------ SELECTED PASSAGE

The Signal: A Call to Black Men

You know that conversation that we’ve been “saving for another day”?

Today is another day. Another day where a black life is lost. Another day in which we have been failed. 

OLUWATOYIN SALAU (19), also referred to as “Toyin” and “Queen”, is another BLACK WOMAN who has been failed. In the physical sense, she was a young black woman from Tallahassee who passionately fought for the many causes, including the Black Lives Matter Movement. In her personal life, Oluwatoyin had suffered abuse at the hands of her own parents and been exiled from her home in the middle of everything that has been occurring in our world.

In her time of vulnerability, Oluwatoyin seeked help and shelter only to end up being molested and eventually murdered. Now one may be thinking, what do the personal experiences of one protestor have to do with the whole movement, but Toyin is so much more than a protestor. Aside from what she physically was, she is and will always be the reason we protest. She is a black woman and a black life, failed by the same people she fought to protect. Her situation is proof that many people fight for black lives without realizing that black women live them too.

Toyin’s story is so important because it represents how black women, who countlessly and wholeheartedly fight for what we love, are not being protected. While Toyin’s rapist and murderer have not been confirmed, she posted descriptions on Twitter of the man who molested her prior to her death. As of now, a suspect by the name of Aaron Glee has been discovered. As a writer and representative of the Paradigm Press, we will try our best to deliver accurate and timely information.

I want those reading to know that OLUWATOYIN SALAU’s death is so much more than one woman being abused and murdered by our own. It is terribly unfortunate that she has to represent the pain that many black women have experienced and continue to experience. Toyin’s story calls for a conversation that is long overdue and directed to black men. Toyin’s rapist was a black man and her murderer is suspected to be as well.  This article is not to incriminate black men, but it also isn’t going to hold back and sugar coat on changes that need to be made.

Black men, without a doubt, are the second most oppressed group of people on this earth. Our men are being shot, hung, raped, attacked, and so much more than words could ever say. Black men, we see your pain and we stand by you always and forever. Now we need you to do the same. The signal demanding your help has been up forever.

While black men suffer from a plethora of woes in this country, they still benefit from the privilege of manhood. Patriarchal views in this country have been used to bring down women since its start and many black men feed into this patriarchy just to attack their own women. From America’s corrupt foundation to now, it’s as if black people were programmed to despise our own. Many black men internalize that hate and combine it with their patriarchal privilege in order to tear down the black woman.

------------

According to the article about Oluwatoyin Salau, what city was she from? The listing that comes next is separate material, unrelated to the article.

------ GIVEN MATERIAL

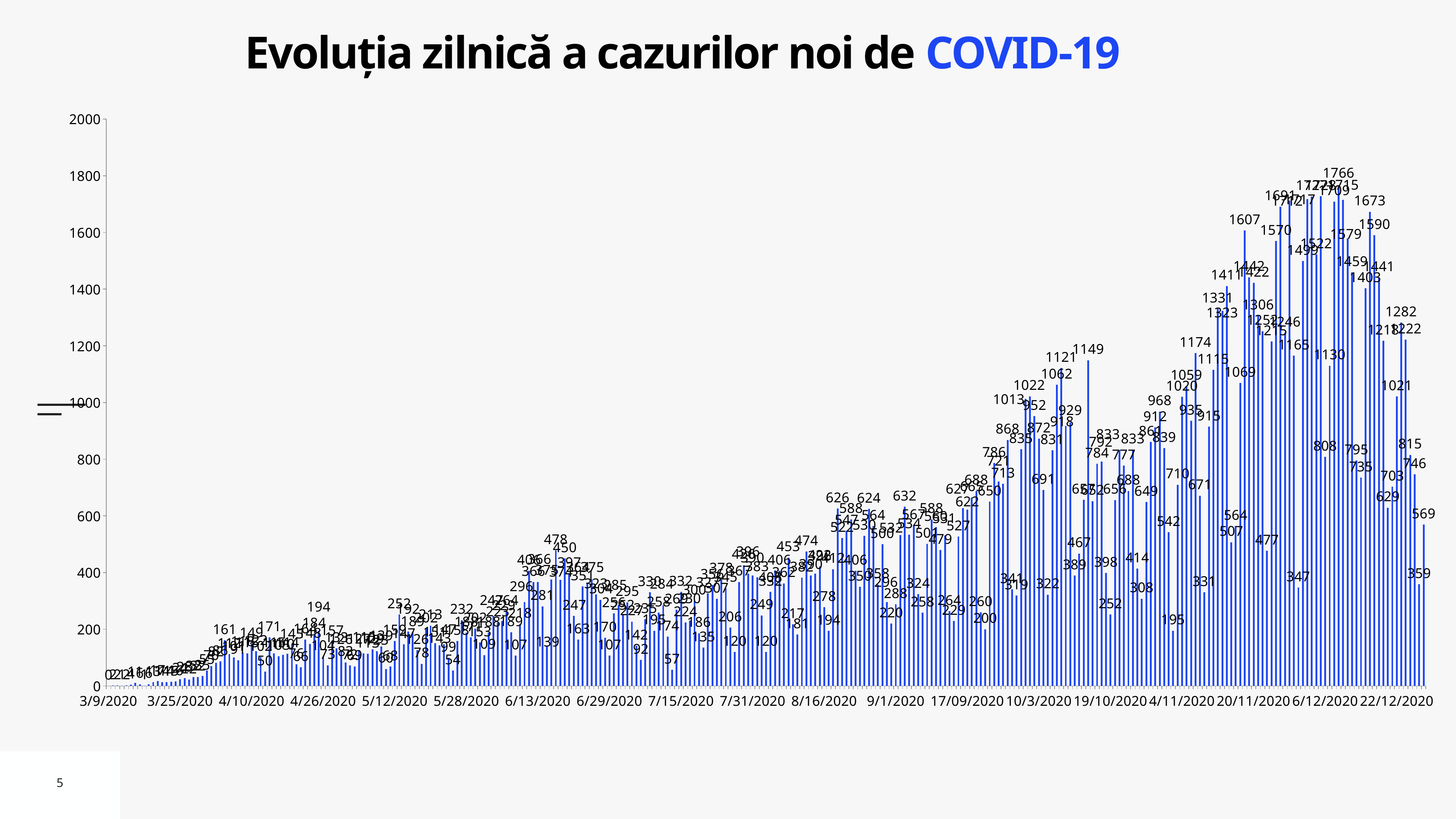
What is the value of the rightmost bar on the chart? 569 Is the value of the bar at 3/9/2020 greater or less than 200? less Is the highest bar on the chart greater or less than 1600? greater Is the highest bar on the chart greater or less than 1800? less What kind of chart is shown on the slide? bar chart What is the title of the chart? Evoluția zilnică a cazurilor noi de COVID-19 What is the last date label on the horizontal axis? 22/12/2020 What is the first date label on the horizontal axis? 3/9/2020 What is the highest value labeled on the chart? 1766 Overall, do the daily values rise or fall from March 2020 to December 2020? rise What is the maximum value shown on the vertical axis? 2000 What is the highest labeled value between 5/28/2020 and 6/29/2020? 478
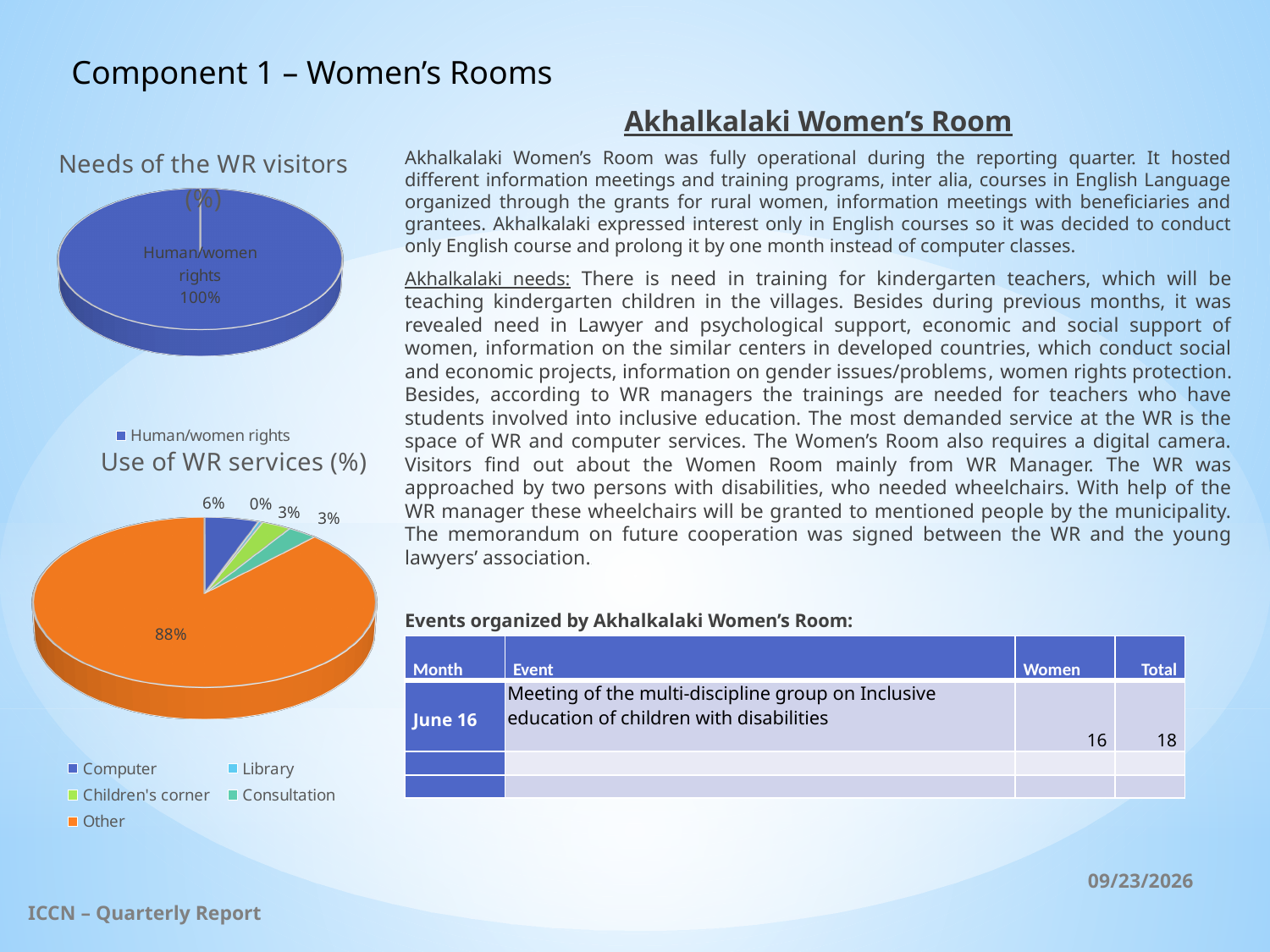
How many categories does the legend of the 'Use of WR services (%)' chart list? 5 What kind of chart is 'Use of WR services (%)'? Pie chart On the 'Use of WR services (%)' chart, what colour is the Other slice? Orange On the 'Use of WR services (%)' chart, what is the difference between the shares for Other and Computer? 82% On the 'Needs of the WR visitors (%)' chart, what share does Human/women rights have? 100% On the 'Use of WR services (%)' chart, which category has the largest share? Other How many categories does the legend of the 'Needs of the WR visitors (%)' chart list? 1 On the 'Use of WR services (%)' chart, what share does Library have? 0% On the 'Use of WR services (%)' chart, what share does Other have? 88% On the 'Use of WR services (%)' chart, which is larger, the share for Computer or the share for Consultation? Computer On the 'Use of WR services (%)' chart, what share does Computer have? 6% On the 'Use of WR services (%)' chart, which category has the smallest share? Library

------------

SOLUTION FOR THIS EXERCISE — Tallahassee